I graduated with a 4.0 from Cortiva in King of Prussia, while not keeping the same name, Cortiva has many teachers still remaining after being bought out from the well know PSMT (Pennsylvania School of Muscle Therapy).
First-time clients pay $75 and returning clients to my studio pay $55. Outcall services vary as the price is the full rate of $75 and additional cost for time/travel and parking.
When the market crashed back around 2010 my previous career in radio editing ended. A very easy way to retool my skills was to return to school for massage, and it was an easy fit and has become immensely rewarding.

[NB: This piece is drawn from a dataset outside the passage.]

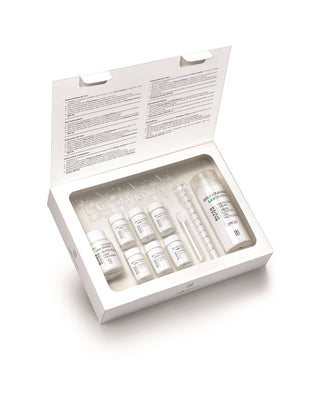 Bruno Vassari Set Bruno Vassari: Glyco System Eliminates Impurities Exfoliating Powder + Glyco System Protects & Hydrates Cream For Face SPF 25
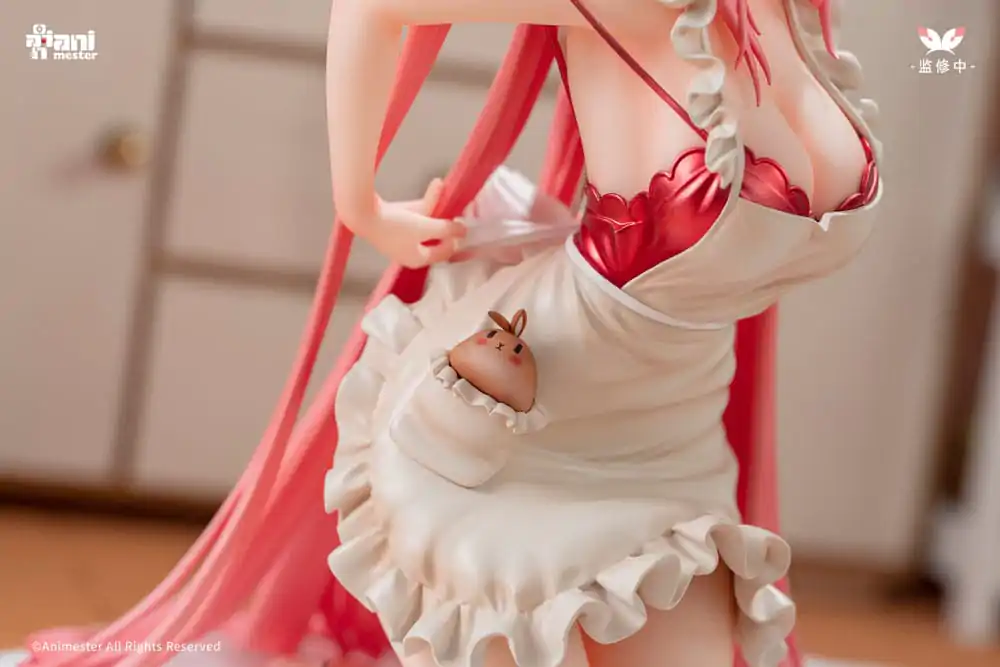 Figurka Original Character Statue 1/7 Biały Królik Rosu 16 cm zdjęcie produktu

My client's body obligations range from people who are teachers, dancers, pregnant mothers, marathon runners, computer programmers, artists, designers, students, waiters and waitresses, chefs, grandparents, nurses, surgeons, other massage therapists and survivors of grief from death and loss of love.
I have a client who plays the violin, and having played cello in past seasons of my life I recognize just how difficult continuing to play and teach with body pain. With several sessions, the client has been able to have a decrease in pain and keep up with job obligations.
Keep looking until you find someone who you click with. Whether people like to admit it or not, massage is very intimate and if you don't get a good vibe from the person you are trusting your body with, keep looking.
Close your eyes and recognize what hurts and where, and be open to the idea that what is wrong may be more serious than we'd like to admit and maybe visiting a doctor is a need, but perhaps body work can be far more effective than we'd even imagine from helping rebalance our energy and grounding us in who we really want to be, giving us rest and peace to be our best version of ourselves and undo much of the habits we have been building up in our bodies since childhood.